Score Interpretation¶
- Higher scores are better: A high Average Gain means that the explanation successfully identifies features which, when isolated, are sufficient to maintain or increase the model's confidence.
- The ReLU ensures we only measure gains, not decreases in confidence.
- The normalization by \((1 - base_i)\) accounts for the remaining headroom to achieve a perfect score.
Example¶
from xplique.metrics import AverageGainMetric
from xplique.attributions import Saliency
# load images, labels and model
# ...
explainer = Saliency(model)
explanations = explainer(inputs, labels)
metric = AverageGainMetric(model, inputs, labels, activation="softmax")
score = metric.evaluate(explanations)
Tip
This metric is intended for scores in [0, 1]. If your model outputs logits, use activation="softmax" or "sigmoid" at construction to operate on probabilities.
AverageGainMetric¶
Average Gain (AG) — normalized relative increase when the input is masked
by the explanation (higher AG is better, complementary to AD).
__init__(self,
model: keras.src.engine.training.Model,
inputs: Union[tf.Dataset, tensorflow.python.framework.tensor.Tensor, numpy.ndarray],
targets: Union[tensorflow.python.framework.tensor.Tensor, numpy.ndarray, None] = None,
batch_size: Optional[int] = 64,
operator: Union[str, Callable, None] = None,
activation: Optional[str] = None)¶
model: keras.src.engine.training.Model,
inputs: Union[tf.Dataset, tensorflow.python.framework.tensor.Tensor, numpy.ndarray],
targets: Union[tensorflow.python.framework.tensor.Tensor, numpy.ndarray, None] = None,
batch_size: Optional[int] = 64,
operator: Union[str, Callable, None] = None,
activation: Optional[str] = None)
Parameters
-
model : keras.src.engine.training.Model
Model used for computing metric.
-
inputs : Union[tf.Dataset, tensorflow.python.framework.tensor.Tensor, numpy.ndarray]
Input samples under study.
-
targets : Union[tensorflow.python.framework.tensor.Tensor, numpy.ndarray, None] = None
One-hot encoded labels or regression target (e.g {+1, -1}), one for each sample.
-
batch_size : Optional[int] = 64
Number of samples to process at once, if None compute all at once.
-
operator : Union[str, Callable, None] = None
Function g to explain.
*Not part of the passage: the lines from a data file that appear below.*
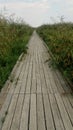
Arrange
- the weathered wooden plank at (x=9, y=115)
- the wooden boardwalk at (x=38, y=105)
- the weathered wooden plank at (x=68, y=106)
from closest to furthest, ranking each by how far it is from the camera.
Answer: the weathered wooden plank at (x=9, y=115) → the wooden boardwalk at (x=38, y=105) → the weathered wooden plank at (x=68, y=106)

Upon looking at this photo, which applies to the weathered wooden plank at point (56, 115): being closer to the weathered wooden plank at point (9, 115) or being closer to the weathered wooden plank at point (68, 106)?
the weathered wooden plank at point (68, 106)

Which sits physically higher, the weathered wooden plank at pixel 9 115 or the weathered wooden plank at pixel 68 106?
the weathered wooden plank at pixel 9 115

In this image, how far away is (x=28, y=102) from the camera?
21.0 feet

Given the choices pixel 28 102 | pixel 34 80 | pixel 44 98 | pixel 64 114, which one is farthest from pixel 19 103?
pixel 34 80

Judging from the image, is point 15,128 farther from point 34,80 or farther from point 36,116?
point 34,80

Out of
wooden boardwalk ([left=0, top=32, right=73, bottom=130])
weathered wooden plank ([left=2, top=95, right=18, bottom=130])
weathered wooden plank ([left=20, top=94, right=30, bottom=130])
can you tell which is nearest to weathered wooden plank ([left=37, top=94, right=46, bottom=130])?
wooden boardwalk ([left=0, top=32, right=73, bottom=130])

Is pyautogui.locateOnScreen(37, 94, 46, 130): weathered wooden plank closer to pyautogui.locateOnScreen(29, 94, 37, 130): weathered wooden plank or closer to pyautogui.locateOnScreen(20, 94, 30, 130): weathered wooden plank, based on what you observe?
pyautogui.locateOnScreen(29, 94, 37, 130): weathered wooden plank

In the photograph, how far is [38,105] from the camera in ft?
20.3

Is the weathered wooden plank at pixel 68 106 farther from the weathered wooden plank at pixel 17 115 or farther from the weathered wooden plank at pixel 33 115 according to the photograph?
the weathered wooden plank at pixel 17 115

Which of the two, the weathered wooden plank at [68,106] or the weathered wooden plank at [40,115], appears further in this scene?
the weathered wooden plank at [68,106]

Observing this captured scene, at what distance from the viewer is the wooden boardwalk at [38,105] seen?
5.09 m

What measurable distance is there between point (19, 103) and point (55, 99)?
86 centimetres

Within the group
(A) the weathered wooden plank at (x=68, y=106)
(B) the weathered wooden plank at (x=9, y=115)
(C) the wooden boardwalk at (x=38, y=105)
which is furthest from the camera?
(A) the weathered wooden plank at (x=68, y=106)

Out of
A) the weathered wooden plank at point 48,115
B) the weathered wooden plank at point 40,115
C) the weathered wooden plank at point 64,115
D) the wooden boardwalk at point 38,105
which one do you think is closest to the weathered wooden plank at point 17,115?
the wooden boardwalk at point 38,105
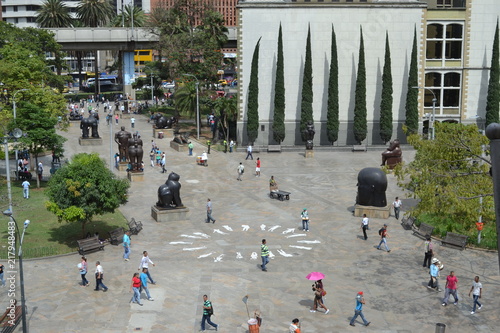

It should take 3 parameters (f, x, y) and return a scalar, with f the model, x the inputs and y the targets. If None, use the standard operator g(f, x, y) = f(x)[y].
-
activation : Optional[str] = None
A string that belongs to [None, 'sigmoid', 'softmax']. Specify if we should add an activation layer once the model has been called.
detailed_evaluate(self,
inputs: tensorflow.python.framework.tensor.Tensor,
targets: tensorflow.python.framework.tensor.Tensor,
explanations: tensorflow.python.framework.tensor.Tensor) -> numpy.ndarray¶
inputs: tensorflow.python.framework.tensor.Tensor,
targets: tensorflow.python.framework.tensor.Tensor,
explanations: tensorflow.python.framework.tensor.Tensor) -> numpy.ndarray
Compute Average Gain scores for a batch of samples.
Parameters
-
inputs : tf.Tensor
Batch of input samples. Shape: (B, H, W, C) for images, (B, T, F) for time series, or (B, ...) for other data types.
-
targets : tf.Tensor
Batch of target labels. Shape: (B, num_classes) for one-hot encoded, or (B,) for class indices/regression targets.
-
explanations : tf.Tensor
Batch of attribution maps. Shape must be compatible with inputs (same spatial/temporal dimensions, optionally without channel dimension).
Return
-
scores : np.ndarray
Per-sample Average Gain scores, shape (B,).
Values range from 0 (no gain or decrease) to potentially > 1.
Higher values indicate better explanations.
evaluate(self,
explanations: Union[tensorflow.python.framework.tensor.Tensor, numpy.ndarray]) -> float¶
explanations: Union[tensorflow.python.framework.tensor.Tensor, numpy.ndarray]) -> float
Evaluate the metric over the entire dataset by iterating over batches.